Whatever the reasoning, I can’t imagine falling into Camp Cord-Cutter. I want to sit on my couch, press one button, and have my big-ass TV kick out 37,000 channels of mostly unwatchable crap in beautiful HD. While my wife brings me my dinner and my kids shine my shoes. And I want to be 6’4”, thin and have hair— which has a better chance of happening than the thing with the wife and kids.
Anyway, a few weeks ago I was talking to one of my best friends from back in beautiful Minneapolis, a guy I grew up with, have gotten into plenty of trouble with, and with whom I share a lot in common. He has a wife and two kids, works for a successful media company, likes sports and has questionable taste in several respects.
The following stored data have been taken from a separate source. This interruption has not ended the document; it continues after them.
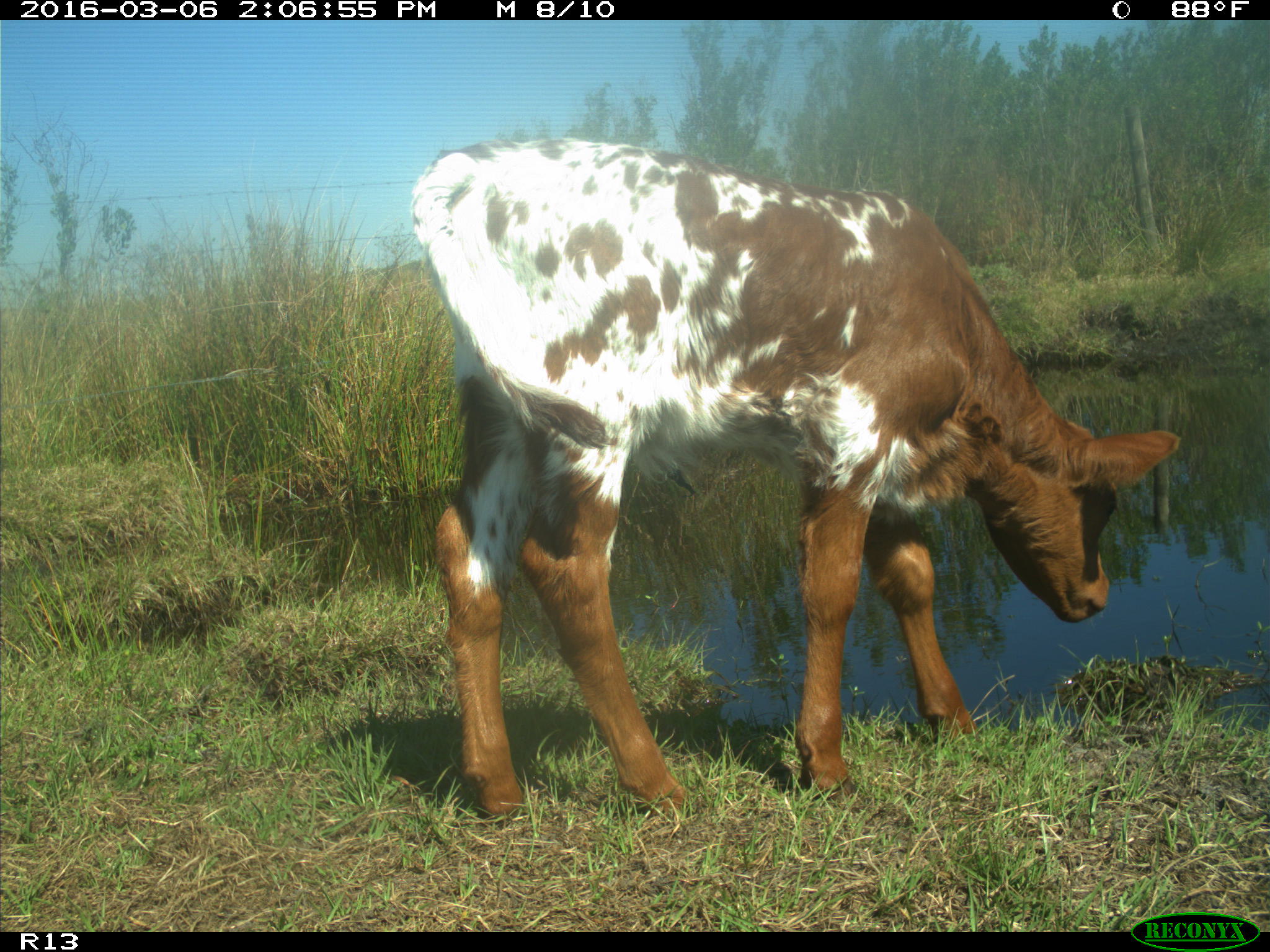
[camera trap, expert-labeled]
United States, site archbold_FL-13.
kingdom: Animalia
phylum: Chordata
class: Mammalia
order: Artiodactyla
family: Bovidae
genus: Bos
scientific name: Bos taurus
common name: domestic cow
Bos taurus (domestic cow).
So I was shocked when he casually mentioned to me that he was dumping his cable service. Yes, one of my best friends had just come out…as a cord-cutter. I felt like one of those people who grew up next door to a serial killer and has to do one of those, “I had no idea, he seemed like such a normal kid” interviews after the fact.
But the bottom line is, it happens. For real. My friend has a good gig, but he also has a wife and two kids and plenty of bills and was sick of paying for a ton of channels he never watched. He says he was running out of new shows he liked; for instance, he’s an ad exec who says he never knows when Mad Men is actually coming back every year (I didn’t have the heart to tell him…). He told me if there was a la carte, sign him back up, but not for cable in its current form.
He said canceling was interesting. First they tried to give him more for the same price, then they tried to keep him subscribed to a cheaper package, and then when they realized he was actually serious about canceling, they treated him like he was crazy.
But he kept a high-speed Internet subscription only (which he may abandon for free Wi-Fi provided by the city), then went out and grabbed a Roku box, a DTV antenna and subscriptions to Hulu Plus and Netflix. And suddenly, he was on the other side of the statistics chart.
He misses seeing programs like The Daily Show day and date, and would like to see more baseball, though the Minnesota Twins being awful has helped. He says not being able to watch Monday Night Football will be odd, and is wrestling with whether he would watch an illegal stream of it, knowing full well (as he puts it) that it will be from some guy in the Ukraine holding a flip camera in front of his TV.
So he’ll see how it goes. He says the test will be in the middle of the winter in frigid Minnesota. He figures if he and the wife are still talking in the aftermath of not having cable, the experiment went OK.
I wish him luck, but can’t see joining him anytime soon. I have a fancy TV that can get Netflix and all that stuff directly into it. I have a nice iPad that gets more and more programming every day. I suppose I could buy any TV-related toy on the market and expense it or write it off on Uncle Sam.
But call me old-fashioned, or just old: that just ain’t happening. My definition right now of “TV Everywhere” is turning up the game loud enough to hear it when I go to the bathroom or to get a beer from the fridge. So as for cord-cutting altogether, count me out.